When I was around twelve years old, I took a confirmation class at my church. Confirmation is when you confirm your place in the church; after having been baptized as a baby, you're now old enough to decide these things for yourself. I did not take this class very seriously. It was taught by the preacher, and I was in the company of three or four other twelve-year-olds. I have heard from others that their confirmation classes had a lot of theological discussion. That seems like it should be the point - before you join the church you should learn about the positions of the community you're signing up with. I only remember learning about the history of Methodism. That's not to say that there was not an attempt to engage us in doctrine-based discussion, just that I don't remember it. I do remember cutting up a lot.

Since then, I've been a member of the United Methodist Church, though for ten years or so I did not regularly attend any church.

When we had been going to a local Lutheran church for a month or two, Josh started talking about joining. And I was alarmed. I was not ready for that step. We were attending regularly and were thinking about getting more involved, but joining seemed too official and too permanent. I'd joined a church once, and it had involved a class and a baptismal font.

Of course, I did not realize that when you join a new church, unless you are switching over to a snootier faith, they will accept your previous baptism. Some places may offer a class, but really it's a matter of a little ceremony and a letter to your old church about transferring membership.

I was right to hold back on the Lutherans, because it turns out that we're really more Episcopalians. After we'd been going to the Episcopal church for a few weeks, they sent us an information sheet to fill out. On the bottom was a question about joining the church. Here again, Josh was ready to go and I was hesitant. There was a yes box and a no box, but I added a new one that said only one of us was ready to join. I felt bad, but I did not see the point into rushing into membership.

Josh and I have been together for eight years, and we've known each other for five years beyond that. But it took going to a new church together for me to find out that Josh is a joiner. People quickly found out that they need only ask Josh if he was interested in doing something for him to volunteer full-throatedly. Which is why he is an usher, a lector, a consulting member of the Communications committee, and on the fellowship team. Meanwhile, I am only on the fellowship team, because Josh signed us both up for that.

Remember that informational sheet that I added a third box to? It never got sent back to the church. This was not intentional. I was waiting until after we were married, just in case we needed Josh's membership at his old Lutheran church in order to have our ceremony there. The Episcopalians were not to be deterred. They sent another form. This time, we'd been attending for several months, and I was starting to get attached. And Josh had explained to me that joining was not the song and dance that I thought it was. So I did not make a third option this time, just checked the yes box.

A few Sundays ago, after the sermon, the preacher asked us and the other new folks to come stand up front with her. We did a short liturgy, where she asked us some questions and we answered them. Then she asked the congregation whether they accepted us and they said "Yes! Yes! Yes!" just like it said to in the bulletin. Then everyone clapped and someone handed me a loaf of homemade bread and we sat down, newly Episcopalians.
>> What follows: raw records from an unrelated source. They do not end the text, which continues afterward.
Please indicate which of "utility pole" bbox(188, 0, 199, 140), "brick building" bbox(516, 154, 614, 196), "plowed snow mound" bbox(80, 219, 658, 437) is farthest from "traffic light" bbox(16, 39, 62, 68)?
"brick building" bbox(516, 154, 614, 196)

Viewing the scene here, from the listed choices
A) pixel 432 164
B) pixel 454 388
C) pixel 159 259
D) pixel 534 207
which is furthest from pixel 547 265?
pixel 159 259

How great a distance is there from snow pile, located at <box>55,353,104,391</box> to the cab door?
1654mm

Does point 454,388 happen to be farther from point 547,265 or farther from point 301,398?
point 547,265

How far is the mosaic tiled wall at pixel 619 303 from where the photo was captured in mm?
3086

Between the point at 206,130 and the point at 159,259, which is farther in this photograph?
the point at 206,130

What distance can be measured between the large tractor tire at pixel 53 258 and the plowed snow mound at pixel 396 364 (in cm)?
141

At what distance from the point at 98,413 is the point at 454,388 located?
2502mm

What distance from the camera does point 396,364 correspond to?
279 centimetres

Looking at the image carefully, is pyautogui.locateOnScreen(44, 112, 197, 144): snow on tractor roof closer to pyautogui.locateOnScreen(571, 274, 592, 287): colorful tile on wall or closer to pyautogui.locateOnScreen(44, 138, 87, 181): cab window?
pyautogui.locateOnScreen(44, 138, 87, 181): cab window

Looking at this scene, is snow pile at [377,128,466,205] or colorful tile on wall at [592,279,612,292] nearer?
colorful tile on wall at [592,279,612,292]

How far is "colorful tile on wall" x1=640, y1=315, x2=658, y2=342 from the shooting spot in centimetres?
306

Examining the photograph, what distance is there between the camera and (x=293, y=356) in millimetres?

I did not feel any differently than from when I had been a Methodist, only minutes before.

In the liturgy where the preacher asks the gathered community if they accept us, it tells them that by letting us into the body, we will change it. It means that we have the ability to change the church's mission and how it fulfills that mission, just by being there. All those years in the Methodist church, and I did not really pay attention or think about very many of the words that were said, but I've been thinking about being a part of the body and changing it. And the preacher warned them, but they all said Yes! Yes! Yes!

My husband, the joiner, answered a query about recording the sermons for putting on the website. It would be a valuable resource for people interested in our church or for people who couldn't make it that (or any) Sunday. Turns out, everything was all ready for this to happen, except they needed someone to push the RECORD button at the beginning of the sermon and the STOP button at the end. The equipment was there, the preacher was happy to wear a microphone, and there was even a page on the website all ready to list the recorded sermons. They were just waiting for a body to show up and do it. I wonder now of all the things that could happen just because there are sermons on the website - maybe nothing, maybe something big, maybe a ton of little things that we'll never know about. But here we are already, changing the body just by being a part of it. Neat, right?